Leveling the type and amount of production over a fixed period of time, allowing production to efficiently meet customer requirements.
Batch formation is avoided and inventories, capital costs, manpower and production lead time are minimized throughout the value stream.
When leveling the quantity of production, imagine that a producer routinely receives orders for 500 items per week, but with considerable variation each day: on Monday an order for 200 items arrives, on Tuesday one for 100, on Wednesday one for 50, on Thursday one for 100 and on Friday one for
50. To level out production, the producer could ensure that there is a small buffer of finished goods ready for delivery. That way he can adequately respond to Monday's high demand and keep daily production at 100 throughout the week. By keeping a small amount of finished goods in stock at the very end of the value stream, this producer can level the demand for his plant and his suppliers, making more efficient use of his assets throughout the value stream and responding appropriately to customer demand.

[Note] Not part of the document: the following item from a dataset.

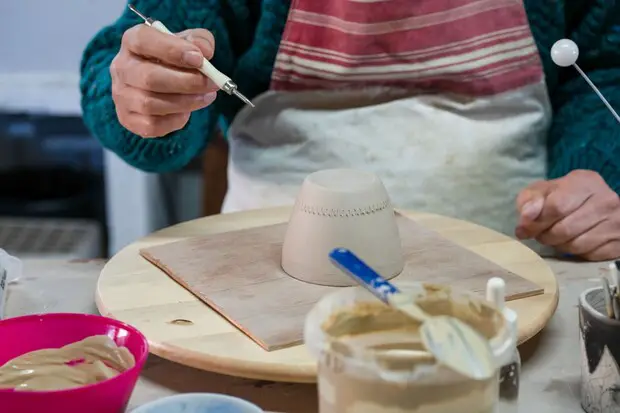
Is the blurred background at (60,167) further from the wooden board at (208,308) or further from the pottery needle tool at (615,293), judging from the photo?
the pottery needle tool at (615,293)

When leveling the type of product (see also illustration page 35), imagine that a company making T-shirts offers models A, B, C and D to the public and that the weekly demand for T-shirts is five of model A, three of model B and two each of models C and D. A mass producer, trying to achieve economies of scale and minimize changeovers, would probably produce these products in the weekly order AAAAABABBBCCDD.
A Lean manufacturer, realizing what happens when it sends large, infrequent orders to suppliers, would strive to incorporate the repeating sequence AABCDAABCDAB and make matching improvements to the production system, such as reduction of changeover times. Depending on changing customer orders, this sequence would be adjusted periodically.
In Japanese, the word heijunka roughly means 'equalization'.